Каверна - страница 31



Я зашел в офис. За столом, в глубине помещения, сидел Брат и смотрел какие-то бумаги. Дверь в кассу была открыта (это был знак). Я закрыл офисную дверь на замок. При этом поднялся Брат, в руках у него появился пистолет. Я выхватил свой и объявил, что это ограбление.

Пока я обошел помещение, обрывая телефоны и лазая по столам, работницы офиса, не веря глазам, удивлено смотрели на нас. Особенно привело их в замешательство, что мы оказались вместе и заодно.

Когда я зашел, закрыл дверь на замок и выхватил пистолет, они с открытыми ртами смотрели на меня. Но когда поднялся Брат с пистолетом, по залу прокатилось: «А-ах…» и женщины начали причитать. Брат говорил, чтоб сидели тихо, тогда ничего не будет.

Через минуту из кассы появился Сука с пузатой инкассаторской сумкой.

– Давай, – сказал он.

Я расстегнул спортивную сумку, он положил в неё инкассаторскую. Затем я скинул и передал ему пальто, он ловко накинул его и застегнулся – маскарад закончился. Работницы офиса были до последней степени напуганы этими манипуляциями. Мы быстро удалились из офиса.

Быстрым шагом мы спустились к выходу, прошли вдоль стены по эстакаде, обогнули здание и побежали к забору базы в противоположной стороне от проходной. Там был лаз в воротах, куда подходила железнодорожная ветка (план отхода был продуман заранее). Мы пролезли в лаз, пробежали по шпалам метров триста и поднялись по лестнице, предусмотренной для сотрудников ремонтной бригады железной дороги, на Волгоградский проспект. Там нас поджидал Жир на «левой» шестёрке. Сука по ходу переключил рацию на рабочую волну и дал знать Жиру, что мы выходим. Жир ответил, что все в порядке, он ждет.

Фокус был в том, что база и подъезд к ней был в муниципальном округе Печатники. Следовательно, сигнал об ограблении приходил в местное отделение милиции, и первоначальный план-перехват начинался по этому муниципальному округу. А мы, поднявшись на Волгоградский проспект, оказывались в муниципальном округе Текстильщики.

Соловей стоял на перекрестке в Печатниках, где была развилка дороги от базы. У него была третья рация, и он контролировал перекресток, как стратегический. Позднее Соловей рассказал, что спустя шесть минут, как услышал по рации команду: «выход», в сторону базы пронеслись два милицейских «форда» и «УАЗ».

Только спустя шесть минут, мы были далеко.


– И много вы подняли? – спросил Альба.

Читалось, что он не верит в мой рассказ.

– Что подняли, того уже нет.

– А восстановиться в академии не хочешь? – спросил Кала.

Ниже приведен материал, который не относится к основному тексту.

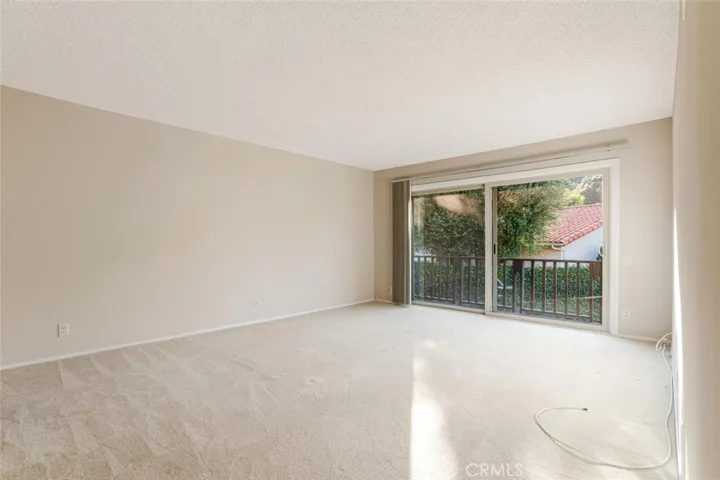 2273 Highgate Road, Westlake Village, California 91361
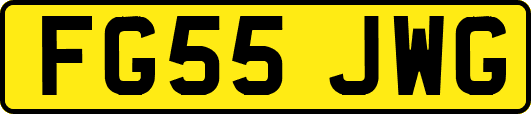 FG55JWG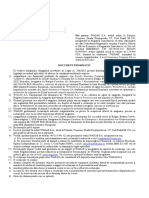 Garantie PDF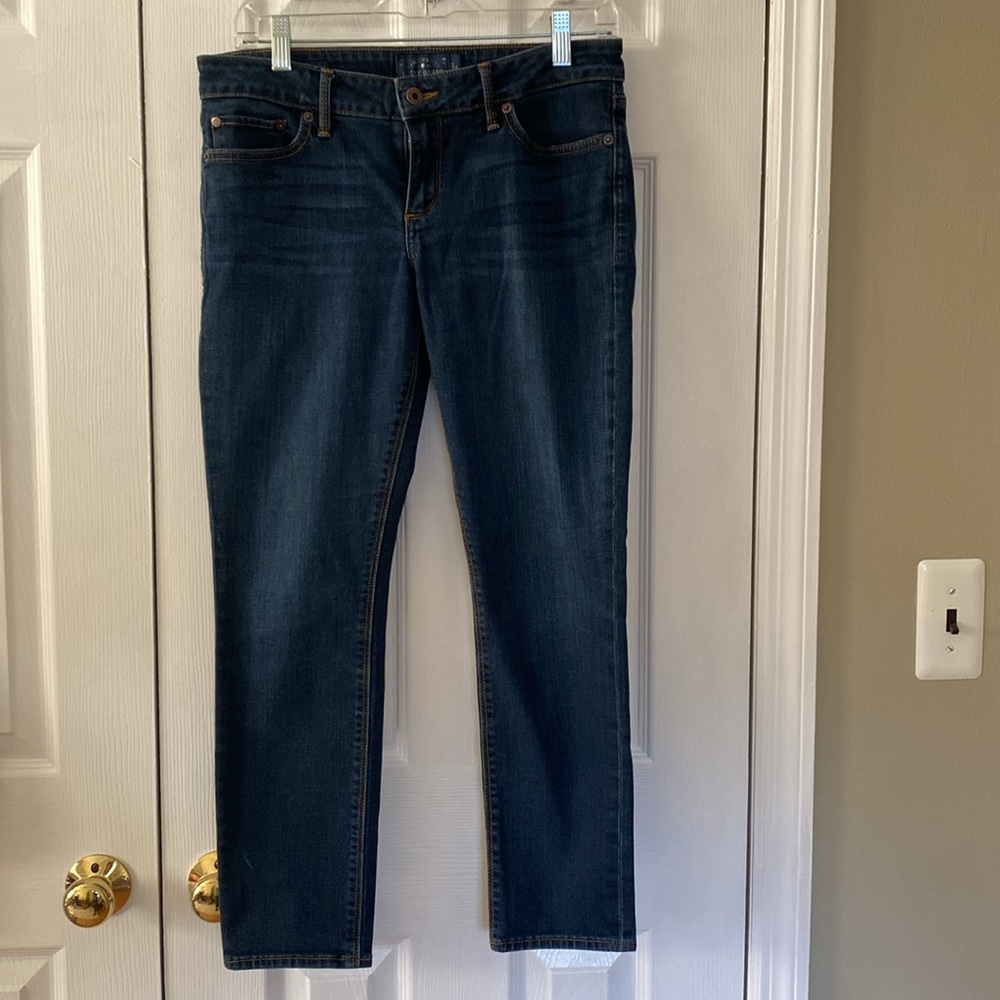 Lucky Brand Jeans - Picture 4 of 5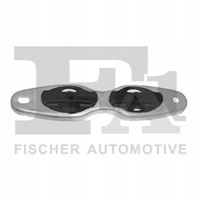 Купить Ficher кронштейн глушителя epdm ford ford focus iii 10- 1.6tdci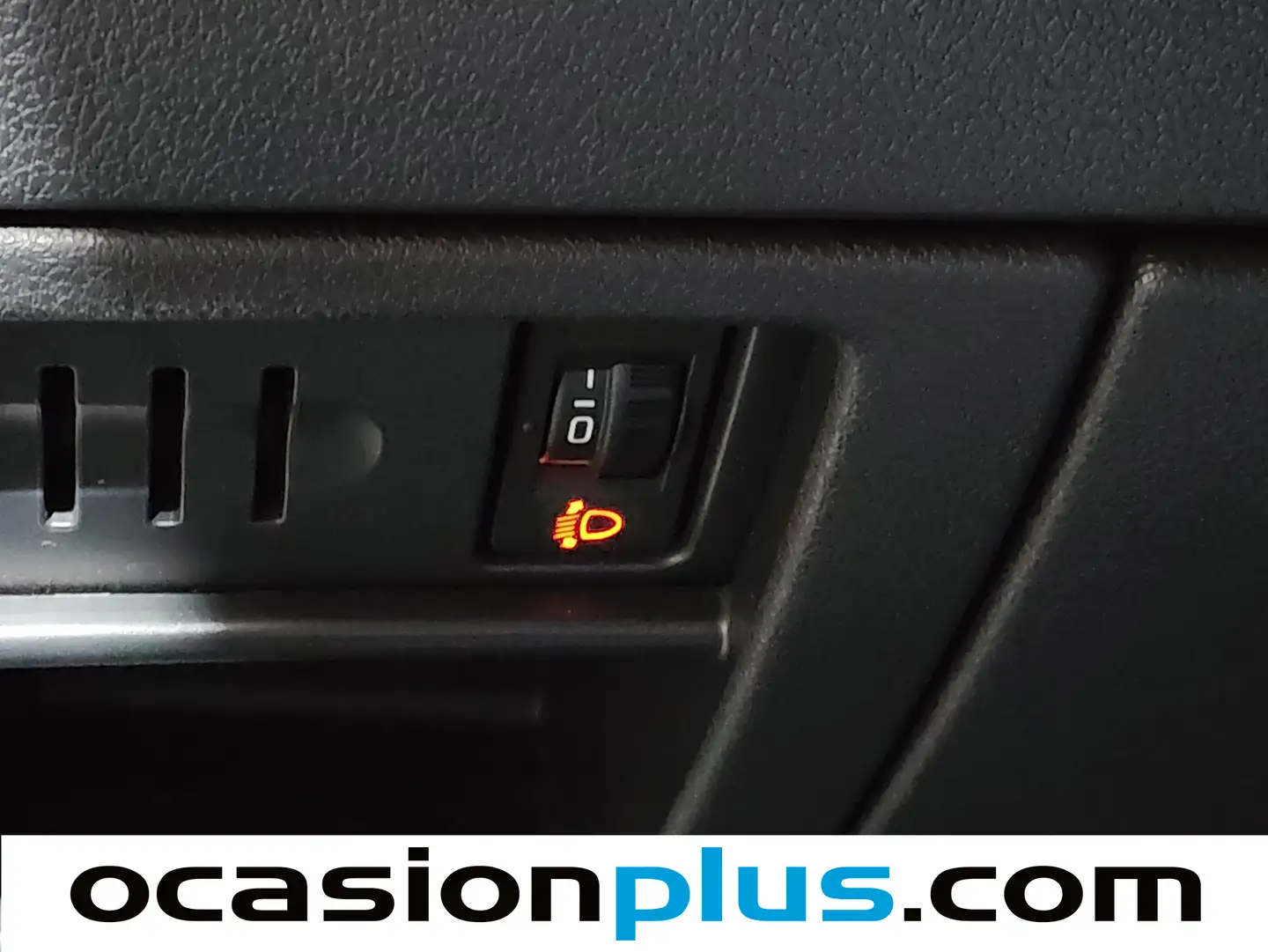 Foto Peugeot 3008 Peugeot 3008 1.2 PureTech Style S&S (130 CV)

– Не знаю, посмотрим, – призадумался я. – Вряд ли меня восстановят.

– Почему?

– Большой срок прошел, двенадцать лет почти. Да и потом репутацию я сильно подпортил.

– Тем, что тебя посадили?

– Да, и не только… был еще первый звоночек в девяносто четвертом году.

Меня отчисляли тогда… Мы проживали в общежитии при академии втроем, со мной еще Леха Хапов с Богданки (район Нальчика, ул. им. Богдана Хмельницкого) и пятигорский пацан, Ланц погоняло.

Собрались на Новогодние каникулы домой. Леха оставил в комнате своего приятеля, Кота, тоже богдановский. Кот, в свою очередь, оставил в комнате двух земляков-кабардинцев и сам тоже уехал. Кто знал, что так получится?

После праздника я получил телеграмму из деканата, что должен срочно вернуться в Москву. Вернувшись, я застал в комнате общежития Ланца, который так же прибыл по вызову, и Кота.

Ланц рассказал, что по приезду нашел опечатанной дверь нашей комнаты. В тот же день его забрали в отделение милиции, где он провел три дня. Там его били толстенным уголовным кодексом по голове и вешали соучастие в умышленном убийстве с отягчающими обстоятельствами. Ланц похихикивал и не воспринимал всерьез эту процедуру, из-за абсурдности ситуации.